Antes fueron Enrique Vaquié y César Biffi los críticos. Pero en esta oportunidad tomó la posta Martín Kirchner, secretario de Hacienda de Godoy Cruz y candidato a legislador provincial de la UCR.
El funcionario de Alfredo Cornejo expresó que "si no fuera por la compra de este bono por parte de los amigos de la doctrina, a través del Anses y empresas constructoras que ya trabajan con el Gobierno, los verdaderos inversores ni asomaron".
Kerchner, señaló que los resultados de la gestión de Pérez en Buenos Aires "han sido bastante magros, porque esperaba conseguir por lo menos unos 150 millones de dólares y con suerte llegará a los 100 millones". También dijo que el endeudamiento en dólares no se condice con el discurso de Cristina.
Según Kerchner, los verdaderos inversores ponen dinero donde ven posibilidad de recuperación. "Aquí, lo único que se ve es a los grumetes de la tripulación fallando en cosas básicas", opinó, y afirmó que las cuentas públicas mendocinas están "estranguladas" y las cadenas de pago "partidas al medio".

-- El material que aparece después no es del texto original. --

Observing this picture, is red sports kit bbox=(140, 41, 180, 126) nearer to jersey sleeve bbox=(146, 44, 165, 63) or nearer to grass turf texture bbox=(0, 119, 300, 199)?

También recalcó que "esta fiesta, la de Jaque y Pérez, la tiene que pagar el gobierno que viene, pues la duración del bono es a tres años".
Más medido que la oposición, el ministro de Hacienda sólo apuntó que el propio Vaquié fue quien dio el visto bueno al presupuesto 2013, donde se autorizó el endeudamiento de la provincia. Y aseguró que su bono "tiene el mismo riesgo" que el que renegoció el gobierno de Julio Cobos, que también es en dólares, se extingue en 2018 y tiene una tasa del 4,5 por ciento.